Let’s recreate Galton’s classic analysis: midparent height, adjusted for gender, is a good predictor of child height. (How good?)
Link to the data.
galton <- read.table("../Datasets/galton/galton-all.tsv", header=TRUE)
head(galton)
## family father mother gender height kids male female
## 1 1 78.5 67.0 M 73.2 4 1 0
## 2 1 78.5 67.0 F 69.2 4 0 1
## 3 1 78.5 67.0 F 69.0 4 0 1
## 4 1 78.5 67.0 F 69.0 4 0 1
## 5 2 75.5 66.5 M 73.5 4 1 0
## 6 2 75.5 66.5 M 72.5 4 1 0
Here are the heights of children:
hist(galton$height, breaks=30, xlab='height', main='')
Now let’s look at heights by sex:
layout((1:2))
hist(galton$height[galton$gender=="M"], breaks=20, xlab='height', main='', xlim=range(galton$height))

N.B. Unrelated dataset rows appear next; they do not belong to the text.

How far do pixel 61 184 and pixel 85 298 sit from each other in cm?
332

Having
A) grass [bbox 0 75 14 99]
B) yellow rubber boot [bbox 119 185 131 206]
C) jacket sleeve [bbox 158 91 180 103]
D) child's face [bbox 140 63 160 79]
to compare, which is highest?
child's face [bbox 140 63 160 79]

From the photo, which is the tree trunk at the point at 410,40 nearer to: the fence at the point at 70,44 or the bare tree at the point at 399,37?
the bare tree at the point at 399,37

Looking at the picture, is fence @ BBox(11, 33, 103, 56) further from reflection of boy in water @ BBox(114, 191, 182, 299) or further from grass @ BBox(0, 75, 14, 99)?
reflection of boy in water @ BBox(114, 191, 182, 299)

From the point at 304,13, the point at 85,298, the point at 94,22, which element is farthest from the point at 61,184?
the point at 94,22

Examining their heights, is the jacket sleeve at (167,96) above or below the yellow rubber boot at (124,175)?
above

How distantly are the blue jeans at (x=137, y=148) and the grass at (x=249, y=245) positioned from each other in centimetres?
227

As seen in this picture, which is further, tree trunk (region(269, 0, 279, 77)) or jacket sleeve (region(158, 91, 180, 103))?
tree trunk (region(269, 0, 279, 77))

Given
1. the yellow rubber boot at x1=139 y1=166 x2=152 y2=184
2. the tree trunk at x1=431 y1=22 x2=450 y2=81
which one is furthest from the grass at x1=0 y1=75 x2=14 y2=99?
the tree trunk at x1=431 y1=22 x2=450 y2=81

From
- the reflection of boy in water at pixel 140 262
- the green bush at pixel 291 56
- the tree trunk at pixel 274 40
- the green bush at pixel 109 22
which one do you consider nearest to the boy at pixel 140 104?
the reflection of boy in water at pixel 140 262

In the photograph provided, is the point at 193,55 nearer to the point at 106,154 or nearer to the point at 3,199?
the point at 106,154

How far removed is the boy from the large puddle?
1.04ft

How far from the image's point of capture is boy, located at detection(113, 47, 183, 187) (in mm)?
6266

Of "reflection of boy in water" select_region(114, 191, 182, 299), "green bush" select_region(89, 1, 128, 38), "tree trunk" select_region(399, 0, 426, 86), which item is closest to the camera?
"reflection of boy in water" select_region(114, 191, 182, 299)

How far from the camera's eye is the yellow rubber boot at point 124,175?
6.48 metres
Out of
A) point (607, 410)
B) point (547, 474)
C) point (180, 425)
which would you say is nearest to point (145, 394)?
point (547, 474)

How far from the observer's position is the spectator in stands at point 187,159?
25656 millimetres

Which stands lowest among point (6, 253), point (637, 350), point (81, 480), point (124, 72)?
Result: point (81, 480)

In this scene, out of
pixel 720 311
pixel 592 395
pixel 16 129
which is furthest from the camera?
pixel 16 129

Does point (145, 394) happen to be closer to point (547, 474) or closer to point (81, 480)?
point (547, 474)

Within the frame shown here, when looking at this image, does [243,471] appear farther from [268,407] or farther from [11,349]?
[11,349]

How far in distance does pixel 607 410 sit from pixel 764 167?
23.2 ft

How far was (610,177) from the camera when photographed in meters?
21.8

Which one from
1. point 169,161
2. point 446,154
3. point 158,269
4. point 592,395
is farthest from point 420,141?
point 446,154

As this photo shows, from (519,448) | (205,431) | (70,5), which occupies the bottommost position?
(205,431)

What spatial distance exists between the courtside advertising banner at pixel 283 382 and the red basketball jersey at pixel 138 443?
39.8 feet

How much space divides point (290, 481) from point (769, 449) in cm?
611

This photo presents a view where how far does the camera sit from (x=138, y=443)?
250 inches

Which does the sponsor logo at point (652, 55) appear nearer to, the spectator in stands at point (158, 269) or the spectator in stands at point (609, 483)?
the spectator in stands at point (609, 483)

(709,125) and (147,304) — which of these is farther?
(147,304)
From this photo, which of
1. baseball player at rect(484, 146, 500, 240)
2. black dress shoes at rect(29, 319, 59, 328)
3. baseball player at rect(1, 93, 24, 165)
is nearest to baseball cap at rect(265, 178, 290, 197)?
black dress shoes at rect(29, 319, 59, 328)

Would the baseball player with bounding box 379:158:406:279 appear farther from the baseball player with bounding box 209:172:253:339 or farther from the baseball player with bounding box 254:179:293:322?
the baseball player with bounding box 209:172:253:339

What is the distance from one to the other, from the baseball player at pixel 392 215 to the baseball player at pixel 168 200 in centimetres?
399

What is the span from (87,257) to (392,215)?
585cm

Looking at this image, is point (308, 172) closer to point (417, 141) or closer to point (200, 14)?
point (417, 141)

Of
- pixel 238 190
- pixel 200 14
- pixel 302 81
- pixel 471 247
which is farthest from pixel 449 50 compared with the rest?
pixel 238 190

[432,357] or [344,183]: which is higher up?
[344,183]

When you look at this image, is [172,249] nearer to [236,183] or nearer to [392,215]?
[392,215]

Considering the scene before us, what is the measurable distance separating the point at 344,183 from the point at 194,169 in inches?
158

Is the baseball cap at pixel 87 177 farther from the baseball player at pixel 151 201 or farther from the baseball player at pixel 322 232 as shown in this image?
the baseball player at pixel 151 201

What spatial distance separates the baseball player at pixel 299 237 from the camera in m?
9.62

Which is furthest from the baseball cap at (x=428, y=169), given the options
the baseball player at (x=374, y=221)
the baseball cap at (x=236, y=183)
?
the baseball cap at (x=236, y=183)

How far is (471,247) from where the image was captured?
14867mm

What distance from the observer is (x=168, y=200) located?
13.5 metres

hist(galton$height[galton$gender=="F"], breaks=20, xlab='height', main='', xlim=range(galton$height))
Also, we should look at parent and child height relationships: red is male, black is female; circles are fathers, squares are mothers.
plot(father ~ height, data=galton, col=gender, ylim=range(father, mother), ylab='parent heights', pch=20, xlab='child height', asp=1)
points(mother ~ height, data=galton, col=gender, pch=22)
Is there a correlation between parents’ heights?
plot(jitter(father) ~ jitter(mother), data=galton, asp=1, col=adjustcolor("black", 0.5), pch=20)
Not obviously.
To adjust by sex, we need to, separately for parents and children,
parent_means <- c('father' = mean(tapply(galton$father, galton$family, unique)),
'mother' = mean(tapply(galton$mother, galton$family, unique)))
child_means <- c('F' = mean(subset(galton, gender=="F")$height),
'M' = mean(subset(galton, gender=="M")$height))
galton$adj_father <- galton$father + diff(parent_means)
galton$adj_height <- galton$height - ifelse(galton$gender == "F", 0, abs(diff(child_means)))
Now the histograms line up:
layout((1:2))
hist(galton$adj_height[galton$gender=="M"], breaks=20, xlab='height', main='', xlim=range(galton$adj_height))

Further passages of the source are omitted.